____ Testo fornito

Gennaio 2018: Alla Corte di giustizia UE la disciplina del nuovo codice degli appalti che fissa il limite del trenta per cento dell’importo complessivo del contratto per il ricorso al subappalto

Gennaio 2018: Alla Corte di giustizia UE la disciplina del nuovo codice degli appalti che fissa il limite del trenta per cento dell’importo complessivo del contratto per il ricorso al subappalto

22 Gennaio 2018

Tar Milano, sez. I, ord., 19 gennaio 2018, n. 148 – Pres. De Zotti, Est. Marongiu

Contratti pubblici – Subappalto – Limite del trenta per cento – Disciplina nazionale – Rinvio pregiudiziale alla Corte di Giustizia UE
            Va rimessa alla Corte di giustizia dell’Unione Europea la questione pregiudiziale se i principi di libertà di stabilimento e di libera prestazione di servizi, di cui agli articoli 49 e 56 del Trattato sul Funzionamento dell’Unione Europea (TFUE), l’articolo 71 della direttiva 2014/24 del Parlamento europeo e del Consiglio del 26 febbraio 2014, il quale non contempla limitazioni quantitative al subappalto, e il principio eurounitario di proporzionalità, ostino all’applicazione di una normativa nazionale in materia di appalti pubblici, quale quella italiana contenuta nell’articolo 105, comma 2, terzo periodo, del decreto legislativo18 aprile 2016, n. 50, secondo la quale il subappalto non può superare la quota del 30 per cento dell’importo complessivo del contratto di lavori, servizi o forniture (1).

(1) I.- Con l’ordinanza in epigrafe la sezione I del T.a.r. per la Lombardia ha rimesso alla Corte dell’Unione europea una delicata questione in tema di compatibilità dei limiti nazionali al subappalto, fissati nel trenta per cento dell’importo complessivo del contratto di appalto messo a gara, con i principi eurounitari di proporzionalità, libertà di stabilimento e di libera prestazione di servizi.

  1. La questione è sorta nell’ambito di un contenzioso avviato da un’impresa esclusa da una procedura ristretta, indetta ai sensi dell’art. 61 del codice degli appalti n. 50/2016 per l’affidamento dei lavori di ampliamento di una corsia autostradale. In particolare l’impresa è stata esclusa dalla procedura di gara per aver superato la percentuale del 30% prevista come limite al subappalto dalla normativa nazionale.

Nel ricostruire il quadro ordinamentale partendo dalla disciplina originaria introdotta nel 1990, l’ordinanza mette in luce le conclusioni raggiunte dal parere reso dal Consiglio di Stato sullo schema di decreto correttivo – n. 56 del 2017 – al nuovo codice dei contratti (Com. spec., 30 marzo 2017, n. 782/2017), in cui il Consiglio – dopo aver dato atto della giurisprudenza della Corte di giustizia sulla direttiva previgente secondo cui il diritto europeo non consente agli Stati membri di porre limiti quantitativi al subappalto – ha precisato che la nuova direttiva 2014/24 consente agli Stati membri di dettare una più restrittiva disciplina del subappalto, avendo introdotto finalità che finora erano state specifiche della legislazione italiana, ossia una maggiore trasparenza e la tutela giuslavoristica. E’ in tale contesto, secondo il parere del Consiglio di Stato, che andrebbero vagliate e giustificate, tali restrizioni: da un lato, alla luce dei principi di sostenibilità sociale che sono alla base delle stesse direttive, e dall’altro lato, alla luce di quei valori superiori, declinati dall’art. 36 TFUE, che possono fondare restrizioni della libera concorrenza e del mercato, tra cui, espressamente, l’ordine e la sicurezza pubblici.

________

» Obiettivo dichiarato 1
Prendi le righe dell'esercizio a partire da quella che contiene "Looking closely, does" fino all'ultima, e inseriscile in una lista JSON di stringhe, una stringa per riga, tralasciando quelle vuote.
Il testo e le righe non hanno alcun legame tra loro.

____ Righe dell'esercizio

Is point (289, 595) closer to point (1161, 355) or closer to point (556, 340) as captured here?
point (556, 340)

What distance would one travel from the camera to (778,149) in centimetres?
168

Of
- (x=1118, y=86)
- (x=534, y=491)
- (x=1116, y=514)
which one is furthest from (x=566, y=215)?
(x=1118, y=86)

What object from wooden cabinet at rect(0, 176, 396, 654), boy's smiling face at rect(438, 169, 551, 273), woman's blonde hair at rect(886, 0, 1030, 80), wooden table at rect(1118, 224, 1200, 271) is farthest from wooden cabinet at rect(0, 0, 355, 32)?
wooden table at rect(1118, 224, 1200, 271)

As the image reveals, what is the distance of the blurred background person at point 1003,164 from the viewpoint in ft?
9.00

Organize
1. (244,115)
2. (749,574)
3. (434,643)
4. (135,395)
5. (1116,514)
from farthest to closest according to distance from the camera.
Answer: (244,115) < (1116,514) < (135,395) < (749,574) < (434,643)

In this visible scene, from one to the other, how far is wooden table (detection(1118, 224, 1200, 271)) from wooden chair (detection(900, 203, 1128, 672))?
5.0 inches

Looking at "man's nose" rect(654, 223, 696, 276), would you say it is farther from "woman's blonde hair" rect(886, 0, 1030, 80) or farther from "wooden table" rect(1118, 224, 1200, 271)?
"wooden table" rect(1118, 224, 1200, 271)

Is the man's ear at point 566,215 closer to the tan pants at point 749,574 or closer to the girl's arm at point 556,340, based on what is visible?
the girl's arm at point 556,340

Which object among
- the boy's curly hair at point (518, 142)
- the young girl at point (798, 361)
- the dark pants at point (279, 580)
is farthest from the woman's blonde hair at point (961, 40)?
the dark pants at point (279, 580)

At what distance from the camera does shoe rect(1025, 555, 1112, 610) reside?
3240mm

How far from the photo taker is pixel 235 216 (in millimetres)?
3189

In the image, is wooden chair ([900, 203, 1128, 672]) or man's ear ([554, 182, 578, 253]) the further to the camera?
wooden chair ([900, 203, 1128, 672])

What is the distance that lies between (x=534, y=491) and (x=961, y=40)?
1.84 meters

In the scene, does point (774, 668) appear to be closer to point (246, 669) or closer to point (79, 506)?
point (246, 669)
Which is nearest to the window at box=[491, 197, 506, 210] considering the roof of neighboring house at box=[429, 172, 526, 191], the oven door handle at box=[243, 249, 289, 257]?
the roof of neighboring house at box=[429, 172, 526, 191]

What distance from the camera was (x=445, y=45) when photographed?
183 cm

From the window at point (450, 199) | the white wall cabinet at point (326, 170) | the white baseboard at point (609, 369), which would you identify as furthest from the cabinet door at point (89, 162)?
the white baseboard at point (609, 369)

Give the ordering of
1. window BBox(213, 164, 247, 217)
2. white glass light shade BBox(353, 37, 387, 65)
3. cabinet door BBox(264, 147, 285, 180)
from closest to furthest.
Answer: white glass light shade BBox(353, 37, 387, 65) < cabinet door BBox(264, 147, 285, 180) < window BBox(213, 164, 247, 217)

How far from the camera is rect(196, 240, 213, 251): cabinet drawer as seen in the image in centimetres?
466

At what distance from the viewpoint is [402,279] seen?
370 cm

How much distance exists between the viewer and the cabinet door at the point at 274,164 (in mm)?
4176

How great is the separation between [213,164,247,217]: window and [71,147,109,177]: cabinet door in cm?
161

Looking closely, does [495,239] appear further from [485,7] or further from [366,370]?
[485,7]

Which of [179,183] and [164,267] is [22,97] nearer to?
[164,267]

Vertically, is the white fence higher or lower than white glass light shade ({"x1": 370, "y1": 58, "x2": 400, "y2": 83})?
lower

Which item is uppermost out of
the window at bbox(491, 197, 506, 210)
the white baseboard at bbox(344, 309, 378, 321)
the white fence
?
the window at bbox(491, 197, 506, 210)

________

» Obiettivo dichiarato 2
Trascrivi dal testo sul subappalto il passo che parte da "(1) I.- Con" e prosegue fino a "dalla normativa nazionale.".

» Risposta scritta 1
[
  "Looking closely, does [495,239] appear further from [485,7] or further from [366,370]?",
  "[485,7]",
  "Which of [179,183] and [164,267] is [22,97] nearer to?",
  "[164,267]",
  "Vertically, is the white fence higher or lower than white glass light shade ({\"x1\": 370, \"y1\": 58, \"x2\": 400, \"y2\": 83})?",
  "lower",
  "Which item is uppermost out of",
  "the window at bbox(491, 197, 506, 210)",
  "the white baseboard at bbox(344, 309, 378, 321)",
  "the white fence",
  "?",
  "the window at bbox(491, 197, 506, 210)"
]

» Risposta scritta 2
(1) I.- Con l’ordinanza in epigrafe la sezione I del T.a.r. per la Lombardia ha rimesso alla Corte dell’Unione europea una delicata questione in tema di compatibilità dei limiti nazionali al subappalto, fissati nel trenta per cento dell’importo complessivo del contratto di appalto messo a gara, con i principi eurounitari di proporzionalità, libertà di stabilimento e di libera prestazione di servizi.

  1. La questione è sorta nell’ambito di un contenzioso avviato da un’impresa esclusa da una procedura ristretta, indetta ai sensi dell’art. 61 del codice degli appalti n. 50/2016 per l’affidamento dei lavori di ampliamento di una corsia autostradale. In particolare l’impresa è stata esclusa dalla procedura di gara per aver superato la percentuale del 30% prevista come limite al subappalto dalla normativa nazionale.